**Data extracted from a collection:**
>>>
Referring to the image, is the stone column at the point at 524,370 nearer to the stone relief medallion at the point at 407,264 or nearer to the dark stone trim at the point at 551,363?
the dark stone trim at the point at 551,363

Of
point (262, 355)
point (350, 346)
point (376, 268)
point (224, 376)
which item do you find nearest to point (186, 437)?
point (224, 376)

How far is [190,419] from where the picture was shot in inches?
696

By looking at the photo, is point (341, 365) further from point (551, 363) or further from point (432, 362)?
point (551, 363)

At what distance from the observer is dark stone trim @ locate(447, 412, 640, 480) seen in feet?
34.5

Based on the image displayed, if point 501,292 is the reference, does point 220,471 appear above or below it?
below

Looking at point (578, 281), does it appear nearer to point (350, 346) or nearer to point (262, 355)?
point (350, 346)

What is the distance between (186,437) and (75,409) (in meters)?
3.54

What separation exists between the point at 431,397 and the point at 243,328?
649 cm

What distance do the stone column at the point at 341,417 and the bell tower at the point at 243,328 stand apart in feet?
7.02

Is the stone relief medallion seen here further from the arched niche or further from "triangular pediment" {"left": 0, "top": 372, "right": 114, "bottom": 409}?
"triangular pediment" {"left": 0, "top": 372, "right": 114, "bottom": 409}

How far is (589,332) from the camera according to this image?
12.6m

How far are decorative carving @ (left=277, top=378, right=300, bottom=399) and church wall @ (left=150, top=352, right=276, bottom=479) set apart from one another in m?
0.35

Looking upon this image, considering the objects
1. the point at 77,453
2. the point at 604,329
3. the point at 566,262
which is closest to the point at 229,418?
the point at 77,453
<<<
>>>
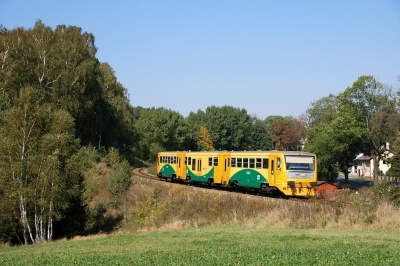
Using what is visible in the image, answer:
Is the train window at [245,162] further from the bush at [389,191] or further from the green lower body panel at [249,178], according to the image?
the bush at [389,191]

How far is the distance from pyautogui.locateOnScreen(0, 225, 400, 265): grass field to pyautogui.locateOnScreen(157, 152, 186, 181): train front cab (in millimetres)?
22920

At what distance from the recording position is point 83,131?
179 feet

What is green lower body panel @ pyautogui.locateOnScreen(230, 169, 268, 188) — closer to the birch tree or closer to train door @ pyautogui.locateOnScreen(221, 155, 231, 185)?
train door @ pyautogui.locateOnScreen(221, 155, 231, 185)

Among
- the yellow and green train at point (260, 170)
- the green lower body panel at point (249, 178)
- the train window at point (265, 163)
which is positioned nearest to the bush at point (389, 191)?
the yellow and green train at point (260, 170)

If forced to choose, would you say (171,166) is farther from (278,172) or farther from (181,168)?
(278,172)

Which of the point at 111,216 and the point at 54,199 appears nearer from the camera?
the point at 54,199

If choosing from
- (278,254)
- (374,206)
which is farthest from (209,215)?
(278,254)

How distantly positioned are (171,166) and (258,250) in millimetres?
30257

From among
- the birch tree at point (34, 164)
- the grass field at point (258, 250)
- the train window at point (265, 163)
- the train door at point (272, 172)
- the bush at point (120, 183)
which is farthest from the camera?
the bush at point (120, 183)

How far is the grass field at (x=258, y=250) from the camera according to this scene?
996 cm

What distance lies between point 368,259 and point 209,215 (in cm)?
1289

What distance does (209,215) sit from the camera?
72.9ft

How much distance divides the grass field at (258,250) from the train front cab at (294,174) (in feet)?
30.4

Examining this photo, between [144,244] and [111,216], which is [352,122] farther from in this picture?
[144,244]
<<<
**WHAT IS ASKED:** Extract every line above that contains the word "bush". List each one on its own line.

**WRITTEN REPLY:**
Is the train window at [245,162] further from the bush at [389,191] or further from the green lower body panel at [249,178], according to the image?
the bush at [389,191]
which is positioned nearest to the bush at point (389, 191)?
- the bush at point (120, 183)
the bush at point (120, 183)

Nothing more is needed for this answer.